Skip to main content
Status: Accepted — supersedes ADR-0026 Date: 2026-03-06 Deciders: Reflections Maintainers

Context

The voice-clone architecture has moved away from conversation-audio creation and outbox-first state management. Current production behavior is sample-first and attempt-driven:
  • clone creation starts from explicit creator samples or validated custom voice IDs
  • durable lifecycle state lives in voice_clone_attempts
  • workers process attempt events through a dedicated internal endpoint
  • runtime readiness requires more than cloneStatus === 'ready'
  • preview completion is part of the launch gate for first-party reflection sessions
The old ADR described voice_clone_outbox, conversation-audio clone creation, and voiceConfig-derived status as the primary architecture. That is now historically useful but operationally misleading. Evidence in code/config:
  • supabase/migrations/20260305113000_voice_clone_attempts.sql
  • packages/db/src/queries/voice-clone-attempts.ts
  • apps/workers/src/functions/process-voice-clone-attempt.ts
  • apps/api/src/routes/internal/voice-clone-attempts.ts
  • apps/api/src/lib/voice-clone-gate.ts
  • docs/runbooks/voice-clone-pipeline.md

Decision

Durable Lifecycle Authority

voice_clone_attempts is the canonical runtime authority for voice-clone lifecycle state.
  • Each attempt has durable status, runtime status, preview state, retry counters, provider ids, and timestamps.
  • Reflection voice JSON remains a mirrored presentation/config surface for client reads and lightweight launch checks.
  • Attempt transitions must be driven through the DB/query surface and mirrored into reflection voice; direct config patching is not the primary lifecycle mechanism.

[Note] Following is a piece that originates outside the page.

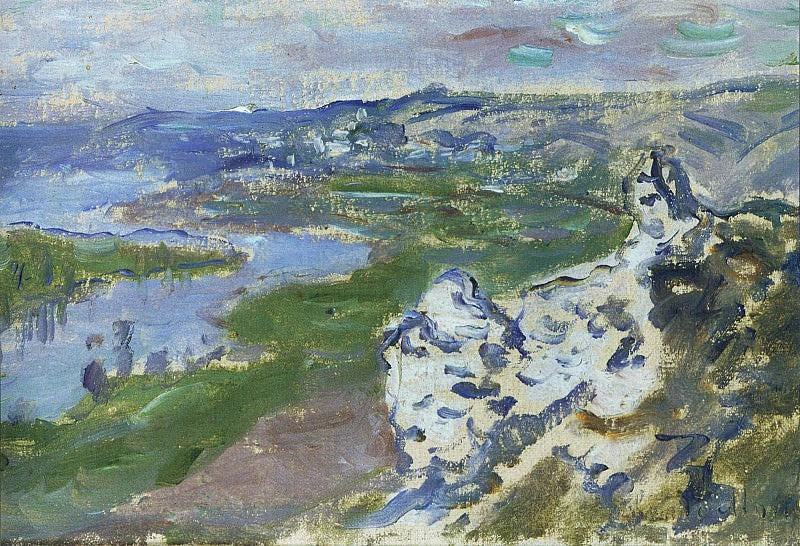 Seine näkyy Chantemesle W671:n korkeuksista - Claude Monet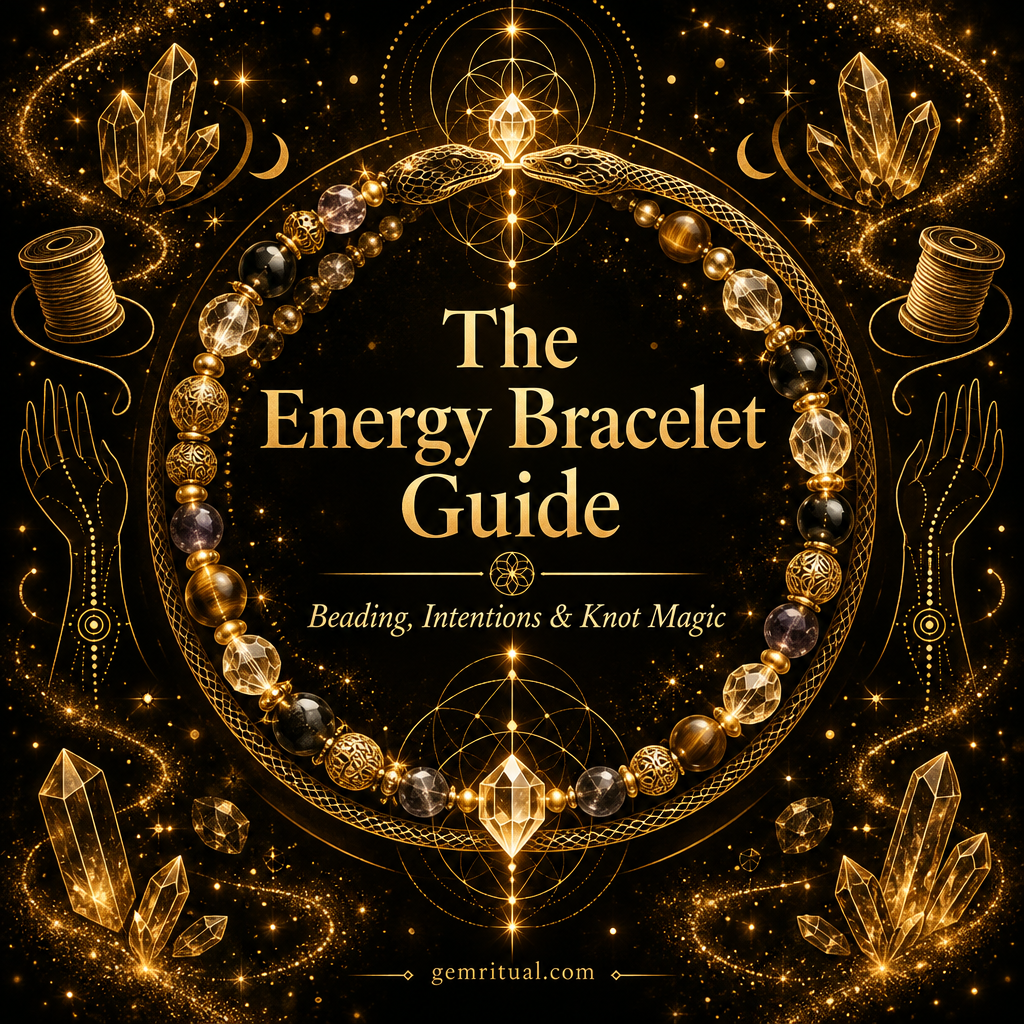 The Energy Bracelet Guide: Beading, Intentions & Knot Magic | Full-Color Hands-On Guide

Sample-First Product Contract

The supported clone-creation paths are:
  • manual sample upload / recording via POST /v1/reflections/:id/voice/clone
  • validated custom voice-id attachment via PATCH /v1/reflections/:id/voice
Conversation-ended webhook audio and voice-clone outbox relay paths remain compatibility-only. They must not be treated as the primary product flow, primary retry surface, or architecture source of truth.

Worker-Driven Processing

Clone attempts are processed through an explicit worker event and internal attempt endpoint:
  • workers receive VOICE_CLONE_PROCESS
  • workers call POST /internal/reflections/:id/voice-clone-attempts/:attemptId/process
  • stale recovery and verification completion continue the same attempt-driven lifecycle instead of spawning parallel state machines

Readiness Gate

Reflection-session launch requires all of:
  • cloneStatus === 'ready'
  • runtimeStatus === 'synced'
  • previewRequired !== true
This means:
  • a mirrored ready state is still launch-blocked while runtime sync is incomplete
  • a mirrored ready state is still launch-blocked until preview has been completed when preview is required
  • late completions after reset/retry must not reactivate launch eligibility for inactive attempts

Consequences

Benefits:
  • one durable attempt model across API, workers, runbooks, and client presentation
  • fewer false-ready states during runtime sync and preview onboarding
  • clearer incident response because stale recovery, verification, and processing all operate on the same authority surface
Costs:
  • reflected voice JSON and attempt rows must stay synchronized
  • docs and operational habits must move away from the legacy outbox-first mental model

Operational Notes

  • Runbooks must start from attempt state, runtime sync, verification completion, and preview gating.
  • Client docs must describe reflection voice as mirrored status, not authoritative lifecycle storage.
  • Legacy outbox events are still accepted for compatibility, but they no longer define the core voice-clone architecture.